5. Beoordeling van onderdeel b. en c. van de klacht

Het feit dat mr. X, als kantoorgenoot van verweerder, reeds de belangen van klaagster behartigde, brengt met zich dat het verweerder niet vrij stond op te treden voor de ex-partner van klaagster in een procedure die betrekking had op een mishandeling waarvan klaagster het slachtoffer was. In deze situatie was het kenbaar voor verweerder, althans had het kenbaar behoren te zijn, dat zich een belangenconflict zou voordoen indien hij voor de ex-vriend van klaagster in de strafzaak zou optreden. Gedragsregel 7 lid 4 legt als hoofdregel vast dat het een advocaat niet toegestaan is tegen een voormalige of bestaande cliënt van hem of van een kantoorgenoot van hem op te treden. Op deze hoofdregel worden in Gedragsregel 7 lid 5 een aantal uitzonderingen geformuleerd welke met elkaar gemeen hebben dat het situaties betreft waarin de belangen van de bestaande of voormalige cliënt van de advocaat of van een kantoorgenoot in beginsel niet worden geschaad doordat de advocaat of diens kantoorgenoot tegen deze cliënt optreedt. De raad is van mening dat deze uitzonderingen in het onderhavige geval niet voor toepassing in aanmerking komen. Dit volgt reeds uit het feit dat het optreden van verweerder als belangenbehartiger van de ex-vriend van klaagster in de strafzaak, er aan heeft bijgedragen dat bij klaagster de indruk is ontstaan dat gegevens uit haar verblijfsrechtelijke dossier door de raadsman van verweerder tegen haar zijn gebruikt tijdens het verhoor van klaagster in de strafzaak tegen verweerder. Ook de bijzonder kwetsbare positie waarin klaagster zich destijds bevond, en waarmee verweerder bekend was, laat geen ruimte voor het aanvaarden van een uitzondering op de hoofdregel, die immers ter bescherming van klaagster is geschreven. Door de belangen van de ex-partner van klaagster te behartigen in een procedure waarbij het slachtoffer, klaagster, reeds cliënt was van zijn kantoor, heeft verweerder in strijd gehandeld met Gedragsregel 7 lid 4. Onderdeel b. van de klacht is gegrond.

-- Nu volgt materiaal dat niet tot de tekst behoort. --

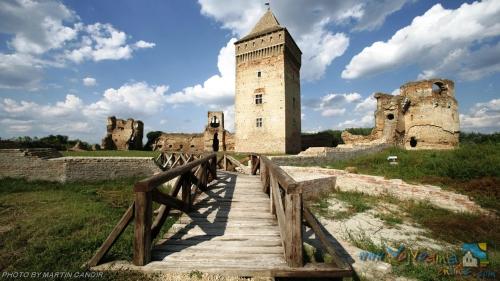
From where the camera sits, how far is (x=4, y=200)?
6801 mm

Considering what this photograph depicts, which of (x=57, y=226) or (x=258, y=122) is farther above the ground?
(x=258, y=122)

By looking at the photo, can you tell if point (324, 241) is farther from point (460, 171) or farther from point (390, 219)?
point (460, 171)

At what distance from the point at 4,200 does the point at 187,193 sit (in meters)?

Vanuit de gedachte dat het verweerder vrij zou staan op te treden voor de ex-partner van klaagster, hetgeen gelet op het voorgaande niet het geval is, is het op zich niet onbegrijpelijk dat verweerder klaagster op zijn kantoor heeft ontvangen. Verweerder had er evenwel beter aan gedaan als hij erop had toegezien dat mr. X bij dat gesprek aanwezig was geweest, dan wel zou hebben gewacht tot klaagster een andere advocaat had ingeschakeld. De uitnodiging van verweerder tot een bespreking met klaagster op zijn kantoor is op zichzelf niet klachtwaardig. Gelet op de destijds tenminste aanwezige schijn van belangenverstrengeling, had verweerder zich hier echter beter van kunnen onthouden, dan wel ervoor zorg kunnen dragen dat klaagster in dat gesprek zou worden bijgestaan door haar eigen advocaat, of als daar vanwege een spoedeisend karakter niet op kon worden gewacht door zijn kantoorgenoot mr. X zou zijn vergezeld. Onderdeel c. van de klacht is ongegrond.

MAATREGEL:

Met het voorgaande is vast komen te staan dat verweerder door op te treden voor de ex-partner van klaagster in een procedure waarin de ex-partner van klaagster beschuldigd werd van mishandeling van klaagster, terwijl klaagster als slachtoffer van deze mishandeling reeds cliënt was van een kantoorgenoot van verweerder, heeft gehandeld in strijd met hetgeen een behoorlijk advocaat betaamt. Verweerder had zich, gelet op de bijzonder kwetsbare positie waar klaagster zich destijds in bevond, behoren te onthouden van het behartigen van de belangen van haar ex-vriend in deze strafprocedure. De raad acht het opleggen onderstaande maatregel daarom passend.

BESLISSING:

De raad van discipline verklaart:

- onderdeel a. van de klacht ongegrond;

- onderdeel b. van de klacht gegrond;

- onderdeel c van de klacht ongegrond; en

- legt aan verweerder op de maatregel van enkele waarschuwing.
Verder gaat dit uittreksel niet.